8 April 2020

Goals for today

  • Understand how to represent a linear model with matrix notation
  • Understand the concept, assumptions & practice of least squares estimation for linear models
  • Understand the concept of identifiability

Linear models in matrix form

Simple regression

\[ y_i = \alpha + \beta x_{i} + e_i \\ \Downarrow^{*} \\ y_i = \beta_0 + \beta_1 x_{i} + e_i \]
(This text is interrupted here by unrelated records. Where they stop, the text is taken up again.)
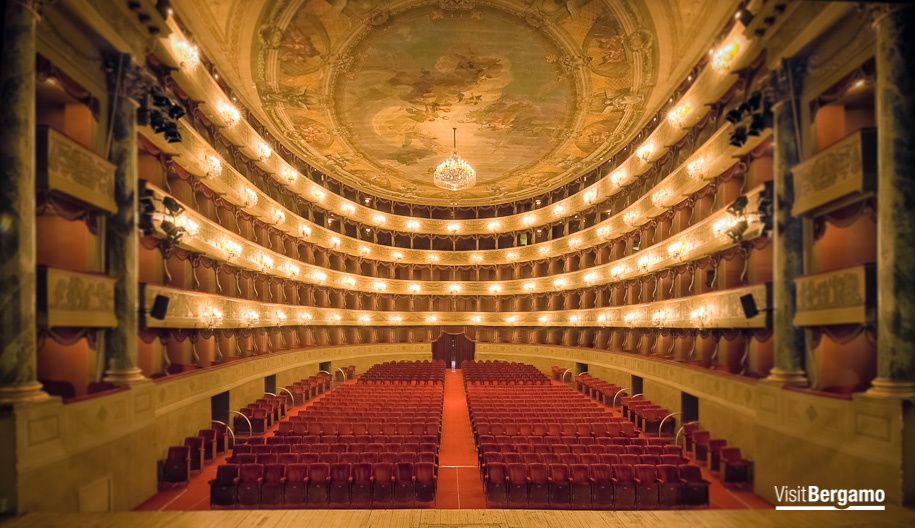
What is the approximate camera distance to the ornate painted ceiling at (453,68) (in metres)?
16.5

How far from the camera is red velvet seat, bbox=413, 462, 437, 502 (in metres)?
11.1

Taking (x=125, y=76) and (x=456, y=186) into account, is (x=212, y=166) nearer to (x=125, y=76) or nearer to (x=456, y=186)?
(x=125, y=76)

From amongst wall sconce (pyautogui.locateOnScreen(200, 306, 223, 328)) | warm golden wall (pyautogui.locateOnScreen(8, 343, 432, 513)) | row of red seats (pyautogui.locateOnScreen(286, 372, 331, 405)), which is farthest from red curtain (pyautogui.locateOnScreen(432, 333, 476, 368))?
warm golden wall (pyautogui.locateOnScreen(8, 343, 432, 513))

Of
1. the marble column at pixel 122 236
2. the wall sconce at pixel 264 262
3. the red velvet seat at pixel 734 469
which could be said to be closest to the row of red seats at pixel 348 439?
the marble column at pixel 122 236

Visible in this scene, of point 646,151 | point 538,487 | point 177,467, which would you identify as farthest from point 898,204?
point 177,467

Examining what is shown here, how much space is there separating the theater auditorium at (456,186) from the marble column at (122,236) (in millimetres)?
52

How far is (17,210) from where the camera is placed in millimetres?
8359

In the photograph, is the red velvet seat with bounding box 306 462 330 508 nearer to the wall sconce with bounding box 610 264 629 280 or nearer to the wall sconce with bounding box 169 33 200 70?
the wall sconce with bounding box 169 33 200 70

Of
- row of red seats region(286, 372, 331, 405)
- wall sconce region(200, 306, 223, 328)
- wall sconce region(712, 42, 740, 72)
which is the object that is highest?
wall sconce region(712, 42, 740, 72)

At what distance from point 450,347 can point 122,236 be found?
31422 mm

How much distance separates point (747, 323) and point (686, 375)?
4.00m

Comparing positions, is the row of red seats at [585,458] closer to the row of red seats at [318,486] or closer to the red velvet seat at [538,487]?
the red velvet seat at [538,487]

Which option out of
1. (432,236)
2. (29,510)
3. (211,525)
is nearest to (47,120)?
(29,510)

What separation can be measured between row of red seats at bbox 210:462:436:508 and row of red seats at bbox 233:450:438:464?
0.73 metres
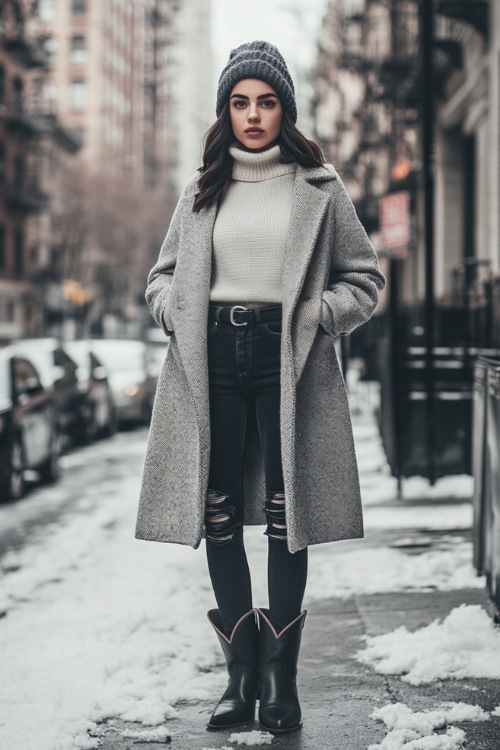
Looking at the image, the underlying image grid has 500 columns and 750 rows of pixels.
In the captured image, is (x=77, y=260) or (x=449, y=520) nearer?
(x=449, y=520)

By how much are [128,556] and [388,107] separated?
71.3ft

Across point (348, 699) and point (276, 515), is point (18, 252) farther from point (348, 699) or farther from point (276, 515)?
point (276, 515)

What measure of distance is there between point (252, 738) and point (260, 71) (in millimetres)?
2099

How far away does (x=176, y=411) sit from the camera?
144 inches

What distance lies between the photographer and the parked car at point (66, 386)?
1559 centimetres

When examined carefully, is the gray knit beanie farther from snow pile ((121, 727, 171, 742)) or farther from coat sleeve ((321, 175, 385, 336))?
snow pile ((121, 727, 171, 742))

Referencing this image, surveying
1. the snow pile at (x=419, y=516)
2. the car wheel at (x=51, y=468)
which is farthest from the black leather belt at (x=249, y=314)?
the car wheel at (x=51, y=468)

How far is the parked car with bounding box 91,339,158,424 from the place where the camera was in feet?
61.3

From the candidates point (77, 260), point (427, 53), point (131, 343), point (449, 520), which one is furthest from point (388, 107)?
point (77, 260)

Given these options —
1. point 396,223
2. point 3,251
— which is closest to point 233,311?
point 396,223

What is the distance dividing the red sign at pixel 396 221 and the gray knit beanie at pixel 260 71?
19.3 feet

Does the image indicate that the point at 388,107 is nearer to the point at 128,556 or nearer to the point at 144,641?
the point at 128,556

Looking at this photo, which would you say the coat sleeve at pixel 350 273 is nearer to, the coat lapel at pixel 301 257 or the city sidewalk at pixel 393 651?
the coat lapel at pixel 301 257

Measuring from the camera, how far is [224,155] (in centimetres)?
363
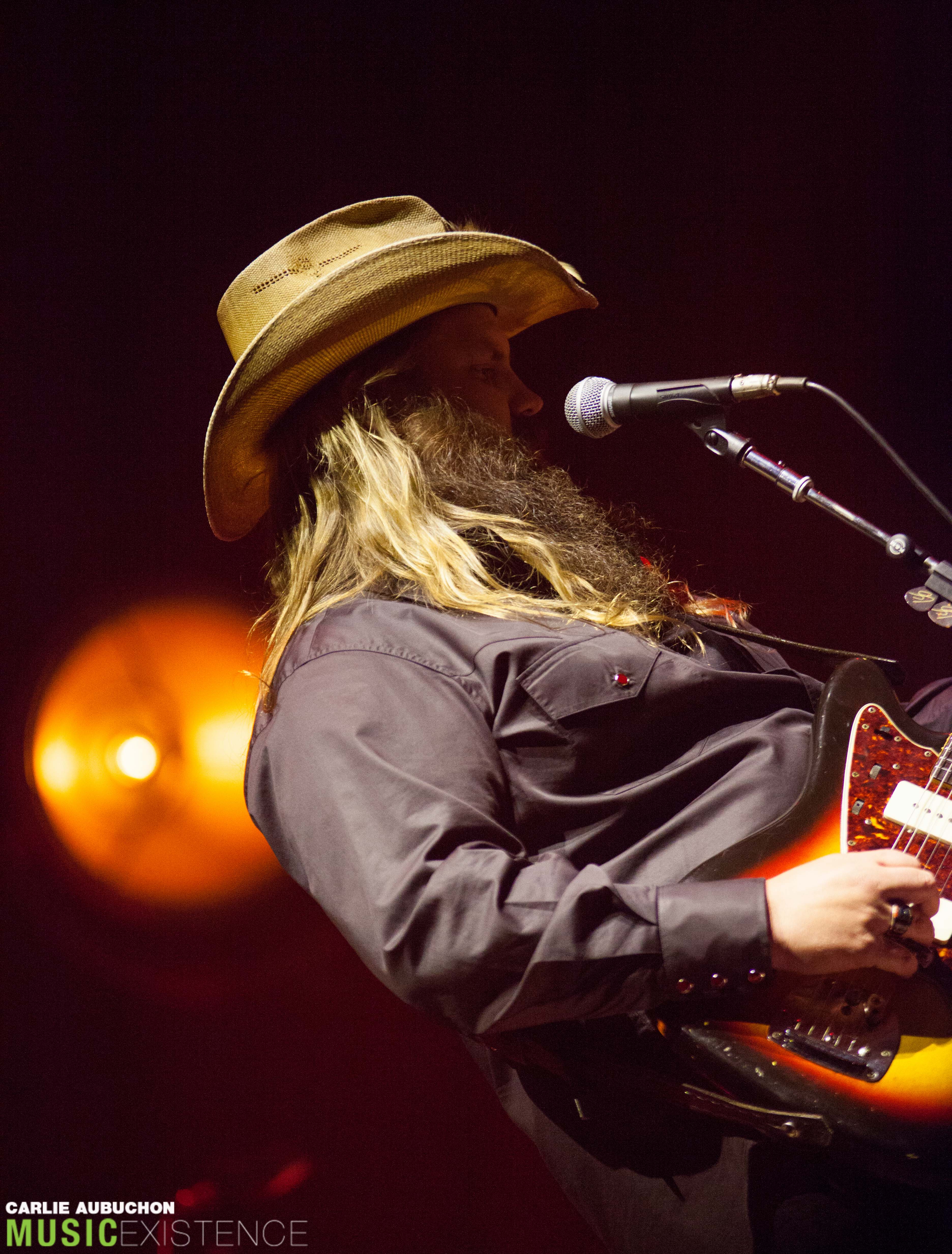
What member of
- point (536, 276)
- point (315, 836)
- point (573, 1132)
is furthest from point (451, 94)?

The \(i\) subscript indicates one of a total \(N\) observations


\(^*\)The reason for this notation switch will become clear later

Linear models in matrix form

Simple regression

Let’s make this general statement more specific

\[ y_i = \beta_0 + \beta_1 x_{i} + e_i \\ \Downarrow \\ y_1 = \beta_0 + \beta_1 x_{1} + e_1 \\ y_2 = \beta_0 + \beta_1 x_{2} + e_2 \\ \vdots \\ y_N = \beta_0 + \beta_1 x_{N} + e_N \\ \]

Linear models in matrix form

Simple regression

Let’s now make the implicit “1” multiplier on \(\beta_0\) explicit

\[ y_1 = \beta_0 \underline{1} + \beta_1 x_{1} + e_1 \\ y_2 = \beta_0 \underline{1} + \beta_1 x_{2} + e_2 \\ \vdots \\ y_N = \beta_0 \underline{1} + \beta_1 x_{N} + e_N \\ \]

Linear models in matrix form

Simple regression

Let’s next gather the common terms into column vectors

\[ y_1 = \beta_0 1 + \beta_1 x_{1} + e_1 \\ y_2 = \beta_0 1 + \beta_1 x_{2} + e_2 \\ \vdots \\ y_N = \beta_0 1 + \beta_1 x_{N} + e_N \\ \]

Linear models in matrix form

Simple regression

Maybe something like this?

\[ \begin{bmatrix} y_1 \\ y_2 \\ \vdots \\ y_N \end{bmatrix} = \begin{bmatrix} \beta_0 \\ \beta_0 \\ \vdots \\ \beta_0 \end{bmatrix} \begin{bmatrix} 1 \\ 1 \\ \vdots \\ 1 \end{bmatrix} + \begin{bmatrix} \beta_1 \\ \beta_1 \\ \vdots \\ \beta_1 \end{bmatrix} \begin{bmatrix} x_1 \\ x_2 \\ \vdots \\ x_N \end{bmatrix} + \begin{bmatrix} e_1 \\ e_2 \\ \vdots \\ e_N \end{bmatrix} \]

An aside on linear algebra

We refer to the dimensions of matrices in a row-by-column manner

\([rows \times columns]\)

An aside on linear algebra

When adding matrices, the dimensions must match

\([m \times n] + [m \times n]\)  

\([m \times n] + [m \times p]\)   X

An aside on linear algebra

When multiplying 2 matrices, the inner dimensions must match

\([m \times \underline{n}] [\underline{n} \times p]\)  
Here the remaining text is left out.